MANLIUS – After nearly a dozen years at the helm of the Manlius Town Board, Supervisor Ed Theobald has announced that he will not seek reelection this fall.
Theobald said that the decision was made prior to his last run for office in 2019, but he had kept his intentions not to run between his wife of 43 years, Bridget, and himself.
“We decided at that time that it would be the last time I would run,” Theobald said.
Theobald has been a mainstay in the Republican party in the town of Manlius since the 1980s, when his coworker at the time, former Manlius Supervisor Dick Lowenberg, urged him to join the town GOP committee. Later he became a trustee in the village of Minoa before turning his attention to the town board.
When he was elected supervisor in 2009, Theobald said he brought some of the same lessons he had learned working in his father’s drug store as a boy.
“One thing I had learned from dad, was the importance of the customers to the business,” Theobald said. “The first thing I did when I met with the department heads was I stressed to them the importance of treating the town residents, our taxpayers, with respect and as customers.”
That philosophy, he said, has helped make the town of Manlius responsive to the needs of the residents throughout his tenure.
Theobald said his priority as supervisor was to maintain the town’s fiscal strength while ensuring that Manlius continues to provide strong services, well-maintained infrastructure, and high-level police protection. To do that, he said, the town needs to encourage a growing tax base through both business and residential development.
Theobald said he had pride in his ability to work with members of both political parties, something that has been tested in this last term as the makeup of the board went from a six to one Republican majority to a five to two Democrat majority. In the past year, the board has moved forward on a number of initiatives the Democrats campaigned on in 2019, including the development of a comprehensive plan and a proposal for a community solar array on the town landfill on Bowman Road.
“I had made the decision [to] work together [with the Democrats]. Let’s try to accomplish these things you want, with the understanding of where I stand on these things,” Theobald said. “When it’s time to campaign and be political, you do it then, and when it’s time to govern you govern.”
“If you focus on what’s needed first, and accomplish those things financially, then we can look at other opportunities,” he added.
One opportunity he would like to see pursued is a new town municipal building. While new fire stations have been built in all three villages in the past 15 years, the town continues to lease space in the village of Manlius municipal building for the police department.

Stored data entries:
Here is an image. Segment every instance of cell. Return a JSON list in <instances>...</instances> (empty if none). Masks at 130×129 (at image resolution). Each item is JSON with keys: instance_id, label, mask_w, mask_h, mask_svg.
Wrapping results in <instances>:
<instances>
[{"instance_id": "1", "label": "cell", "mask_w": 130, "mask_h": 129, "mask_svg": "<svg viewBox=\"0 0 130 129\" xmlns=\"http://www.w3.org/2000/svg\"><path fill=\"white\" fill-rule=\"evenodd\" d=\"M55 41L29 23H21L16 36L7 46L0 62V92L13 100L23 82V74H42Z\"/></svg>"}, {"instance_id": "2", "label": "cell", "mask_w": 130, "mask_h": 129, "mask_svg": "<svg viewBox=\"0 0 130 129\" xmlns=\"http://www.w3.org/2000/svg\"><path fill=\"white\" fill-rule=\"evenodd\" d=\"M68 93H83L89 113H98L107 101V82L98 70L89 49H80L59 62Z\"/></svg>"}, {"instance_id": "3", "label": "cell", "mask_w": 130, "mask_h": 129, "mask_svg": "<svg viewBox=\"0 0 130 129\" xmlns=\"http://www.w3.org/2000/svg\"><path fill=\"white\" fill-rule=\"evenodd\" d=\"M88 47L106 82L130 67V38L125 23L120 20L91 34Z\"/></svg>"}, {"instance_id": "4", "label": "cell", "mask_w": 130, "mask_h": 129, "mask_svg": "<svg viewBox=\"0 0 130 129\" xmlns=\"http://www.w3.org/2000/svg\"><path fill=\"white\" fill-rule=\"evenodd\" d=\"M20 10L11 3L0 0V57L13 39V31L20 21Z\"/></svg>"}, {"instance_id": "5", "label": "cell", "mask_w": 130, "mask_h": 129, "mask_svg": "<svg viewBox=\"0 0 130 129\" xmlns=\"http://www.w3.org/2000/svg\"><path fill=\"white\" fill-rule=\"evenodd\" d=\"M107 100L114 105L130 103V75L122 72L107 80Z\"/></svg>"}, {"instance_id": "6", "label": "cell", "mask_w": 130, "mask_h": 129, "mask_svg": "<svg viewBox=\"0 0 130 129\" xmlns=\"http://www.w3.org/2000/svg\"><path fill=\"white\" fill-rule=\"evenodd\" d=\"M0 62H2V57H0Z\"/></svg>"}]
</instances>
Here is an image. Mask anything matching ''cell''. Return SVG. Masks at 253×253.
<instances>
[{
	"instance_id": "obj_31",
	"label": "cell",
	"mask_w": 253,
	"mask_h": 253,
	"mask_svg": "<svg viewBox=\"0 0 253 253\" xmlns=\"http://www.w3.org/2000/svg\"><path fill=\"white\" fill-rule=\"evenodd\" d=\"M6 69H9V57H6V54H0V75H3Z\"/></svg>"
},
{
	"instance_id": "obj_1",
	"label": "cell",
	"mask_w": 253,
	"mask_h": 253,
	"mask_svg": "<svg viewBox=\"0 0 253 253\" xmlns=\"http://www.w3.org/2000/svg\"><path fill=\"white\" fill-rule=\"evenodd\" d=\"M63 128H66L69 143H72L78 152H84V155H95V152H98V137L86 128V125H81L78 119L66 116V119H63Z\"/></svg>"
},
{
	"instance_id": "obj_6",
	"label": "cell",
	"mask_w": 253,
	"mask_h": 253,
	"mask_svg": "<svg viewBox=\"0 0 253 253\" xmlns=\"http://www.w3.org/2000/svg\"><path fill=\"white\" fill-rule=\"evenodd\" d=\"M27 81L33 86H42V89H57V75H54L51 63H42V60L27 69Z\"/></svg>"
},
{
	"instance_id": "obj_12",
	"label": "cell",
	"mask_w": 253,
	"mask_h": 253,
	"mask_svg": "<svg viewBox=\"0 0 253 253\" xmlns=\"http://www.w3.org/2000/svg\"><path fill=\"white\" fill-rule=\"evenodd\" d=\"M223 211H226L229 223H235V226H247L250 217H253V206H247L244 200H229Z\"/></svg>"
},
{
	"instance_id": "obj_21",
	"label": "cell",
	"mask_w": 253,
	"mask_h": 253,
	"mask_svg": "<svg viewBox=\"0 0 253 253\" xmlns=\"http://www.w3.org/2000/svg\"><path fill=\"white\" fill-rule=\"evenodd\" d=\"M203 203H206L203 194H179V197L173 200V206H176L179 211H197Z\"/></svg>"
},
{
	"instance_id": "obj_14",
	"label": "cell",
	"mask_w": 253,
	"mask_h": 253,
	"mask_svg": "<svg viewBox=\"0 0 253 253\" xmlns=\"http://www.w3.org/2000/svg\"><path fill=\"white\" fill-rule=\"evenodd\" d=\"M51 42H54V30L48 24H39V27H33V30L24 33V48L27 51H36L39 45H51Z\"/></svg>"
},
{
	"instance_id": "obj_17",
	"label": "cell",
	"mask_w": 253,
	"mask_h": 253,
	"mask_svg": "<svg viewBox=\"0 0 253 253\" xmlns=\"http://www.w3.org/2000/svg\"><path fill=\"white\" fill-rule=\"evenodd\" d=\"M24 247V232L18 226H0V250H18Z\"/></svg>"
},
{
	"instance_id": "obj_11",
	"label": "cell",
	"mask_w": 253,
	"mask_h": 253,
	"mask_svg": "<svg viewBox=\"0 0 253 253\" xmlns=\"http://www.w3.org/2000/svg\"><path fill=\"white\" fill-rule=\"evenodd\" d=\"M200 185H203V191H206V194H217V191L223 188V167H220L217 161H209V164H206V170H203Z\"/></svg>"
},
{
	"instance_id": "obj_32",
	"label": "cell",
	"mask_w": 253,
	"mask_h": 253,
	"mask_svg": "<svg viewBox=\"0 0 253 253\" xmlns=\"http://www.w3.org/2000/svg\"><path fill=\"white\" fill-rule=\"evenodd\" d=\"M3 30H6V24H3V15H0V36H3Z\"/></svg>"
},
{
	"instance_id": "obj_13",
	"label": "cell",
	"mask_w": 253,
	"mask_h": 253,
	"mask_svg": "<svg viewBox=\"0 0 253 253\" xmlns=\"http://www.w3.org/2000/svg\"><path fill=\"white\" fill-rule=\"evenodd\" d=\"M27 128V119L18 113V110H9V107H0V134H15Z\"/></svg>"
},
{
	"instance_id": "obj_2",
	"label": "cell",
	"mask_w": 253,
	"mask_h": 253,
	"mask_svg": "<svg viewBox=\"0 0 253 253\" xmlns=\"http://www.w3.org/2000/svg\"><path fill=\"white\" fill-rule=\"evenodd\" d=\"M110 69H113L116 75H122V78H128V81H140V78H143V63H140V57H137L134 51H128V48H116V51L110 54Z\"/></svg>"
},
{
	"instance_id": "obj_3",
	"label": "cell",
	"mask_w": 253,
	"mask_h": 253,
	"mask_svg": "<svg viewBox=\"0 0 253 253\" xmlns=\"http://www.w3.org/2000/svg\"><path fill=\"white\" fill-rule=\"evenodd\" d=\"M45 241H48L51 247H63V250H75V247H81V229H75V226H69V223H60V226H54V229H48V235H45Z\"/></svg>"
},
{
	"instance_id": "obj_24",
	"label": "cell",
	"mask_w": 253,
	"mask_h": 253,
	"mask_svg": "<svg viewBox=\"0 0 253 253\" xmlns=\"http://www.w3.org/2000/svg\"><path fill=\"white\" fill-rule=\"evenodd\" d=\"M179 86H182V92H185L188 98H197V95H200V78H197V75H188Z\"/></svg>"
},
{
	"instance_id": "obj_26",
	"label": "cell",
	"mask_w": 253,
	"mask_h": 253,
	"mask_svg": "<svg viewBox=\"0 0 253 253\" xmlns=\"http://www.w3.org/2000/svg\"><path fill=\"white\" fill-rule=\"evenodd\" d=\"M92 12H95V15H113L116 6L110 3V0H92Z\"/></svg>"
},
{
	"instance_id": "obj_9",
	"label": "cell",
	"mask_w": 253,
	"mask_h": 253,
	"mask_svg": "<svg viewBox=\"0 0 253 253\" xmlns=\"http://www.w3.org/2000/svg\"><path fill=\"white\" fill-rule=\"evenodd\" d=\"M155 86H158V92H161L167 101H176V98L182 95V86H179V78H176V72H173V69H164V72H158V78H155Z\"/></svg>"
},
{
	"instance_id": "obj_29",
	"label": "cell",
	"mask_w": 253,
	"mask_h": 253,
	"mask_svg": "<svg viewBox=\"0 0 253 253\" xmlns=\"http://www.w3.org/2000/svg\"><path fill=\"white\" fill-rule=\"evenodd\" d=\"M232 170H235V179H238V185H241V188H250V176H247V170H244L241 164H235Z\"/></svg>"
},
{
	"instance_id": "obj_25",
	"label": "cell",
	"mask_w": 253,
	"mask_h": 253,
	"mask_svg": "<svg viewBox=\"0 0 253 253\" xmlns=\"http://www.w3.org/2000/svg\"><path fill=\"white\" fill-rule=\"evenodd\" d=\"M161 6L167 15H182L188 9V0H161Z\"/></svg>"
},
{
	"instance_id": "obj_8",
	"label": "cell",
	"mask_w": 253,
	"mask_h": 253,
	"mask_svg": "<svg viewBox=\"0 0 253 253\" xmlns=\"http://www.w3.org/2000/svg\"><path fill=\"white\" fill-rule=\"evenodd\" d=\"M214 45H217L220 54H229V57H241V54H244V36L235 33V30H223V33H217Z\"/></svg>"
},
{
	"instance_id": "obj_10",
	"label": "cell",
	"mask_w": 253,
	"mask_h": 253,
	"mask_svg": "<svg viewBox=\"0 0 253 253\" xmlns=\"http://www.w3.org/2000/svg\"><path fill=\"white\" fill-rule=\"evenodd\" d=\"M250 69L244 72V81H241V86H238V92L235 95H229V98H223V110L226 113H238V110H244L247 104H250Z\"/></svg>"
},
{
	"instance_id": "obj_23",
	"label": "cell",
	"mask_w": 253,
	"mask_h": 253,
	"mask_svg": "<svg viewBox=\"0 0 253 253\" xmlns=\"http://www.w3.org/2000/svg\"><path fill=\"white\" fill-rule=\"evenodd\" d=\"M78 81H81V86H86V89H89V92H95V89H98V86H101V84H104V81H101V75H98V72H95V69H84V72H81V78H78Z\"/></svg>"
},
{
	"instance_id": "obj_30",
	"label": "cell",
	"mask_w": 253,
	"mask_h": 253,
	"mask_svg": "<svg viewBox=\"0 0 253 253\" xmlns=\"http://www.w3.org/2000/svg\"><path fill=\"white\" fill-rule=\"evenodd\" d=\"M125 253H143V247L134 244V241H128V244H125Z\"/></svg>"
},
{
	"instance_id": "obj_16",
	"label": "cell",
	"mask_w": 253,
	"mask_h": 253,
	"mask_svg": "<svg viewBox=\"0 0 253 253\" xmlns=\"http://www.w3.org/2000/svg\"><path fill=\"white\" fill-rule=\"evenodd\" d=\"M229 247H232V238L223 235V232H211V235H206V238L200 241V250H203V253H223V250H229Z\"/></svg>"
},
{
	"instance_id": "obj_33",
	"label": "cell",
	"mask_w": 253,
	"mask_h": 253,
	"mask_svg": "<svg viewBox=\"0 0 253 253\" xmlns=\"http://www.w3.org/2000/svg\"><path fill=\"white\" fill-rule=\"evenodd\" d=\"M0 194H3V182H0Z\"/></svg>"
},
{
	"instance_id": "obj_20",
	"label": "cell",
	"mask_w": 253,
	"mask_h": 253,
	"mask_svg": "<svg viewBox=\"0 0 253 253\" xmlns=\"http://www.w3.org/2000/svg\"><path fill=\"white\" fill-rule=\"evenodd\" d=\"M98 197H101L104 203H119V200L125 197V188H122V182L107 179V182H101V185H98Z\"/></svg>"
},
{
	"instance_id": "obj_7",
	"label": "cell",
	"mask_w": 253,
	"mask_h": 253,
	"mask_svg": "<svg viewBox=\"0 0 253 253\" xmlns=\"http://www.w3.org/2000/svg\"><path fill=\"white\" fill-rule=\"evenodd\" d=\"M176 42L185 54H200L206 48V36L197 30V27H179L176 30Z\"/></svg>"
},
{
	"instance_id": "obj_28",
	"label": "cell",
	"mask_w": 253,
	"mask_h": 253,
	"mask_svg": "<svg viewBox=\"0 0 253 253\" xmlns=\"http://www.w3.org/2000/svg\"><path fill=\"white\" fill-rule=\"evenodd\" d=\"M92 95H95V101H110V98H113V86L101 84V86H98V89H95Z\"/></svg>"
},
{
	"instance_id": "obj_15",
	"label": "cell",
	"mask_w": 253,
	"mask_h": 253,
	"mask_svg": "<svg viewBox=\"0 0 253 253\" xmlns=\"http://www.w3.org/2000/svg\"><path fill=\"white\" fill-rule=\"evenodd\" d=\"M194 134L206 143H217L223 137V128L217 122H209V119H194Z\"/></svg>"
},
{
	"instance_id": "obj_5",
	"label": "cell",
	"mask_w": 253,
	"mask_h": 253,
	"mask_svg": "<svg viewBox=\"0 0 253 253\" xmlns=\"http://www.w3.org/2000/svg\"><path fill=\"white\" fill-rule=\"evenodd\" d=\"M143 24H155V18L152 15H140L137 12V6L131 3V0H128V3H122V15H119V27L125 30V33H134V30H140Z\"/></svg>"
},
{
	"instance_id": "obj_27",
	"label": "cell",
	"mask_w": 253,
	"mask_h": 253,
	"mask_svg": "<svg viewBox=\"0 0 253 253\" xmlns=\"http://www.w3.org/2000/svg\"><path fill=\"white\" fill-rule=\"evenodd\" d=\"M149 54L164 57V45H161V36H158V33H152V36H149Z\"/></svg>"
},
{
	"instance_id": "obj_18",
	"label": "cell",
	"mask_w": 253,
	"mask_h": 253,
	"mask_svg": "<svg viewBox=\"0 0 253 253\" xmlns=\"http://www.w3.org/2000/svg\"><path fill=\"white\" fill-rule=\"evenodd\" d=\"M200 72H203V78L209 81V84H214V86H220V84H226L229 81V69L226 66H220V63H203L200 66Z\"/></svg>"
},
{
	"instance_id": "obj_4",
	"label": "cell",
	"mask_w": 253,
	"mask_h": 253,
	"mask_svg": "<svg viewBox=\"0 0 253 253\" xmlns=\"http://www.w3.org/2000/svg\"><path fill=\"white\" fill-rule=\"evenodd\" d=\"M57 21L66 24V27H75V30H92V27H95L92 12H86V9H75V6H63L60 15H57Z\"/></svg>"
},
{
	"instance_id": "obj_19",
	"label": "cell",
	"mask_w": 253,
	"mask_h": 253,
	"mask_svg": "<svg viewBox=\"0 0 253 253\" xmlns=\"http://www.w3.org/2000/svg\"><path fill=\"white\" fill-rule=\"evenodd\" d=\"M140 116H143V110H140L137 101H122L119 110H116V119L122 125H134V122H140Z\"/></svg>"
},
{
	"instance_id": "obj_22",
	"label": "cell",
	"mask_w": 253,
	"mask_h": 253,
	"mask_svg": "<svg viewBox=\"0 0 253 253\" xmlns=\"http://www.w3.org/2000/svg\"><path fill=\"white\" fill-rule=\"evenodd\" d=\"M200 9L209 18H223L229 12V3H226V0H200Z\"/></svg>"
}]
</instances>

◆ What the exercise asks ◆
In the article on Manlius Supervisor Ed Theobald, which things does he say the town must keep providing while maintaining its fiscal strength? List all of them.

◆ Task answer ◆
- Strong services
- Well-maintained infrastructure
- High-level police protection